Ok, the title was a bit of social engineering to get you to read the article. Maybe the photo too. If it was successful, what's wrong with you? If you didn't already see through the ruse, we are talking about one of my favorite subjects, gross profit margin. Your gross margin is the Rodney Dangerfield of business metrics; it gets no respect. Revenue is so much flashier! Everyone wants to know how much they brought in and how much they sold. People brag on social media about how much they brought in this month with their business. All while taking pictures next to other people's cars to look successful. Just saw one in front of a Lamborghini that was literally at a stop sign (I kid you not. Tell me how that is his car?). They brag about revenue (also called gross receipts) while their business bleeds money because they are measuring the wrong thing.
Gross margin is pretty simple. It's basically the price of your product or service, minus the cost of labor and material to produce it, or the cost to buy it if you are reselling. For example, if you sell an item for $100 and you buy it for $70, you would have a 30% gross profit margin. You see how unsexy this number is? When people ask how much your business is making, you don't want to do math. But here's why it's so important. Your business runs on gross margin (I borrowed this statement from Dawn Fotopulos and you should check her out for more info on gross margin). Gross margin should be calculated for each product or service that you offer and it determines how much each sale contributes to your business. That contribution does two really important things; it makes you solvent and profitable. Solvent as in able to pay your bills and profitable as in you get money to put in your pocket at the end of the month, after said bill paying.
Trying to drive sales when you have too small of a gross margin is like trying to dig yourself out of a hole. Selling more doesn't help if each sale makes no contribution or, worse yet, a negative contribution. If you are math averse, don't worry, you've already done the uphill math. Here's the downhill math. How many sales do you have to make to pay the rent? Payroll? Your goal income for yourself? All you you have to do is divide by the gross contribution margin of your products to see how many you need to sell to cover each of these items. You can increase your margin by lowering the cost of goods that you pay or by raising the selling price.
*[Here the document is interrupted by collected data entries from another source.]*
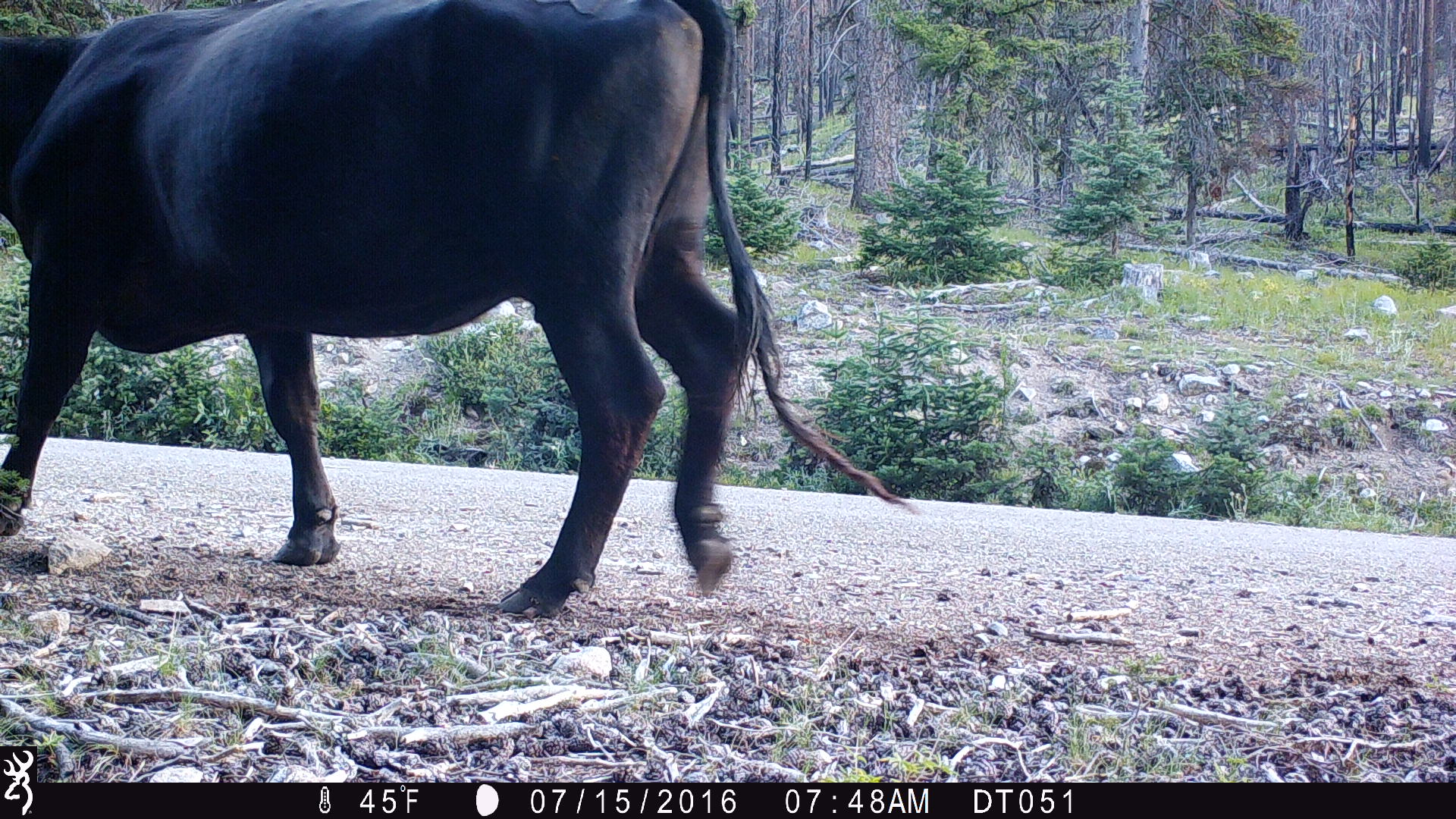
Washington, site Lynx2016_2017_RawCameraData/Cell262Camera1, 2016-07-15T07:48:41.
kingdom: Animalia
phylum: Chordata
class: Mammalia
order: Artiodactyla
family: Bovidae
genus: Bos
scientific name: Bos taurus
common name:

How about the service businesses? Tons of small businesses are popping up in services. You may not, technically, have a cost of goods, because you have no goods. Your time and expertise is your product. First, this is a very good thing. You have the potential for a much higher margin, which makes surviving and thriving easier. Second, try this: factor in all the time it takes you to offer your service. Include the time you spend actually performing the service, the time you spend planning and organizing beforehand, and the time you average coordinating and communicating with the customer. If it's just you and you have no employee "labor" multiply that time commitment by a reasonable living wage rate and call it part of the cost of your service. Now build your packages and price your service accordingly. What you've just done is built a cushion that will provide you with a basic paycheck for the time you spend in each job, even before there is any "profit" left over. You are the business owner and the hired help, so why not realize how much you are being paid for those separate roles.